- **Your assignment**: Every record must appear in the answer exactly as it stands.

- **Given information**:
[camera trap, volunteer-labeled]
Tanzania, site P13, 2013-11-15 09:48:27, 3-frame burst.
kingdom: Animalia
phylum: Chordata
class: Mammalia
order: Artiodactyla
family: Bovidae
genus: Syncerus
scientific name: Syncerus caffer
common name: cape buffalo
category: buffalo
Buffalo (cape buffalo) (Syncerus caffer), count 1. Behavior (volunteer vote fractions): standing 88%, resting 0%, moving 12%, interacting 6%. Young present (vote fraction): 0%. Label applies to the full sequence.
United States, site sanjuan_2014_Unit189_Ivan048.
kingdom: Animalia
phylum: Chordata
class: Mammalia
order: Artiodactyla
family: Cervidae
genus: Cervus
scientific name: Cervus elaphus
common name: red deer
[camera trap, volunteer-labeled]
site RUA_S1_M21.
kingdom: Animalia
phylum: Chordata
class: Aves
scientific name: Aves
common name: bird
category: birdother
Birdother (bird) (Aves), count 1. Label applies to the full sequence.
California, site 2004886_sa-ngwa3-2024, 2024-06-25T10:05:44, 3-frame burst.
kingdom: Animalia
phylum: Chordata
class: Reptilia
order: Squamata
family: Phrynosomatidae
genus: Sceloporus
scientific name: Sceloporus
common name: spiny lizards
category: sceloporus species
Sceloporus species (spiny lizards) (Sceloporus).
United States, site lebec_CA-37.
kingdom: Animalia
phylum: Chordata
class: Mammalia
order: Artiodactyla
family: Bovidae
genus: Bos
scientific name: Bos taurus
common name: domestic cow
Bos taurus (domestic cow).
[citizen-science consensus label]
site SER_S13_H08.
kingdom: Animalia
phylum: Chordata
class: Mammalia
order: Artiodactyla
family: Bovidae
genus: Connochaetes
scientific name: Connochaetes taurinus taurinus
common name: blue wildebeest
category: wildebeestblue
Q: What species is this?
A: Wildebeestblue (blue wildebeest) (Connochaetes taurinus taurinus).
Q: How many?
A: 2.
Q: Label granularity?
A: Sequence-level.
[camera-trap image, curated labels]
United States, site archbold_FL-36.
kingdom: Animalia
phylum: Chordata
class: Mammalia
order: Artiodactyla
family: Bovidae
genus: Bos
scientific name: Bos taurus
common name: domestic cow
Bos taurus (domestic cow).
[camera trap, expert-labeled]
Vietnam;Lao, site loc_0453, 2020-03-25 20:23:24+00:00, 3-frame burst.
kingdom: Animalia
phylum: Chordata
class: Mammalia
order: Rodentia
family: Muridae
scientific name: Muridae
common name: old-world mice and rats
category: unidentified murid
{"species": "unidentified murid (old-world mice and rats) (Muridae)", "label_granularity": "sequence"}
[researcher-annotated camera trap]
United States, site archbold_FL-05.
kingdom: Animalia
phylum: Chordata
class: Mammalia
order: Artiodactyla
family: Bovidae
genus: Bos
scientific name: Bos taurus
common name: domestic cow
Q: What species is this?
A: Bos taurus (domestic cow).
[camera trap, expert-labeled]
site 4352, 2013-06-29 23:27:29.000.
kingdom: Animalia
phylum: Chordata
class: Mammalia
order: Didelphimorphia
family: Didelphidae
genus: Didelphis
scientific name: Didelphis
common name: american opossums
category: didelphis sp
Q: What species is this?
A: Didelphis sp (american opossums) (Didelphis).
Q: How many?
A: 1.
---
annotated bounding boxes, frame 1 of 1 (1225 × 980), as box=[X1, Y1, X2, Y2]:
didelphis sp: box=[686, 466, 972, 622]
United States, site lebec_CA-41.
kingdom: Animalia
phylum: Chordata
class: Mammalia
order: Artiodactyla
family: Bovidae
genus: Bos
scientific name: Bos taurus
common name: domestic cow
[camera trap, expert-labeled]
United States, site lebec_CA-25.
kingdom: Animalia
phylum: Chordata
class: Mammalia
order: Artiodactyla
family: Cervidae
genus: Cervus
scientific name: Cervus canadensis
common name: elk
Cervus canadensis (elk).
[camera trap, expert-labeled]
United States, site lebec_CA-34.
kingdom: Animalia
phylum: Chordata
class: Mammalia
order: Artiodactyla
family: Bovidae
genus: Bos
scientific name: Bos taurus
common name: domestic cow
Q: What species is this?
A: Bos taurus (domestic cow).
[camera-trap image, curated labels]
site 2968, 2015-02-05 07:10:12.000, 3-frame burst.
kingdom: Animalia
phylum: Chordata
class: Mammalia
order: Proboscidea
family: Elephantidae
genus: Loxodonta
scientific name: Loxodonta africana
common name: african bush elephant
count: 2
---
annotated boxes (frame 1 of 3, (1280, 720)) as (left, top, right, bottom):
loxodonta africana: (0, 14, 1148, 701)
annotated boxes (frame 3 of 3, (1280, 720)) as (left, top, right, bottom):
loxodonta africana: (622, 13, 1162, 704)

- **Your response**:
[camera trap, volunteer-labeled]
Tanzania, site P13, 2013-11-15 09:48:27, 3-frame burst.
kingdom: Animalia
phylum: Chordata
class: Mammalia
order: Artiodactyla
family: Bovidae
genus: Syncerus
scientific name: Syncerus caffer
common name: cape buffalo
category: buffalo
Buffalo (cape buffalo) (Syncerus caffer), count 1. Behavior (volunteer vote fractions): standing 88%, resting 0%, moving 12%, interacting 6%. Young present (vote fraction): 0%. Label applies to the full sequence.
United States, site sanjuan_2014_Unit189_Ivan048.
kingdom: Animalia
phylum: Chordata
class: Mammalia
order: Artiodactyla
family: Cervidae
genus: Cervus
scientific name: Cervus elaphus
common name: red deer
[camera trap, volunteer-labeled]
site RUA_S1_M21.
kingdom: Animalia
phylum: Chordata
class: Aves
scientific name: Aves
common name: bird
category: birdother
Birdother (bird) (Aves), count 1. Label applies to the full sequence.
California, site 2004886_sa-ngwa3-2024, 2024-06-25T10:05:44, 3-frame burst.
kingdom: Animalia
phylum: Chordata
class: Reptilia
order: Squamata
family: Phrynosomatidae
genus: Sceloporus
scientific name: Sceloporus
common name: spiny lizards
category: sceloporus species
Sceloporus species (spiny lizards) (Sceloporus).
United States, site lebec_CA-37.
kingdom: Animalia
phylum: Chordata
class: Mammalia
order: Artiodactyla
family: Bovidae
genus: Bos
scientific name: Bos taurus
common name: domestic cow
Bos taurus (domestic cow).
[citizen-science consensus label]
site SER_S13_H08.
kingdom: Animalia
phylum: Chordata
class: Mammalia
order: Artiodactyla
family: Bovidae
genus: Connochaetes
scientific name: Connochaetes taurinus taurinus
common name: blue wildebeest
category: wildebeestblue
Q: What species is this?
A: Wildebeestblue (blue wildebeest) (Connochaetes taurinus taurinus).
Q: How many?
A: 2.
Q: Label granularity?
A: Sequence-level.
[camera-trap image, curated labels]
United States, site archbold_FL-36.
kingdom: Animalia
phylum: Chordata
class: Mammalia
order: Artiodactyla
family: Bovidae
genus: Bos
scientific name: Bos taurus
common name: domestic cow
Bos taurus (domestic cow).
[camera trap, expert-labeled]
Vietnam;Lao, site loc_0453, 2020-03-25 20:23:24+00:00, 3-frame burst.
kingdom: Animalia
phylum: Chordata
class: Mammalia
order: Rodentia
family: Muridae
scientific name: Muridae
common name: old-world mice and rats
category: unidentified murid
{"species": "unidentified murid (old-world mice and rats) (Muridae)", "label_granularity": "sequence"}
[researcher-annotated camera trap]
United States, site archbold_FL-05.
kingdom: Animalia
phylum: Chordata
class: Mammalia
order: Artiodactyla
family: Bovidae
genus: Bos
scientific name: Bos taurus
common name: domestic cow
Q: What species is this?
A: Bos taurus (domestic cow).
[camera trap, expert-labeled]
site 4352, 2013-06-29 23:27:29.000.
kingdom: Animalia
phylum: Chordata
class: Mammalia
order: Didelphimorphia
family: Didelphidae
genus: Didelphis
scientific name: Didelphis
common name: american opossums
category: didelphis sp
Q: What species is this?
A: Didelphis sp (american opossums) (Didelphis).
Q: How many?
A: 1.
---
annotated bounding boxes, frame 1 of 1 (1225 × 980), as box=[X1, Y1, X2, Y2]:
didelphis sp: box=[686, 466, 972, 622]
United States, site lebec_CA-41.
kingdom: Animalia
phylum: Chordata
class: Mammalia
order: Artiodactyla
family: Bovidae
genus: Bos
scientific name: Bos taurus
common name: domestic cow
[camera trap, expert-labeled]
United States, site lebec_CA-25.
kingdom: Animalia
phylum: Chordata
class: Mammalia
order: Artiodactyla
family: Cervidae
genus: Cervus
scientific name: Cervus canadensis
common name: elk
Cervus canadensis (elk).
[camera trap, expert-labeled]
United States, site lebec_CA-34.
kingdom: Animalia
phylum: Chordata
class: Mammalia
order: Artiodactyla
family: Bovidae
genus: Bos
scientific name: Bos taurus
common name: domestic cow
Q: What species is this?
A: Bos taurus (domestic cow).
[camera-trap image, curated labels]
site 2968, 2015-02-05 07:10:12.000, 3-frame burst.
kingdom: Animalia
phylum: Chordata
class: Mammalia
order: Proboscidea
family: Elephantidae
genus: Loxodonta
scientific name: Loxodonta africana
common name: african bush elephant
count: 2
---
annotated boxes (frame 1 of 3, (1280, 720)) as (left, top, right, bottom):
loxodonta africana: (0, 14, 1148, 701)
annotated boxes (frame 3 of 3, (1280, 720)) as (left, top, right, bottom):
loxodonta africana: (622, 13, 1162, 704)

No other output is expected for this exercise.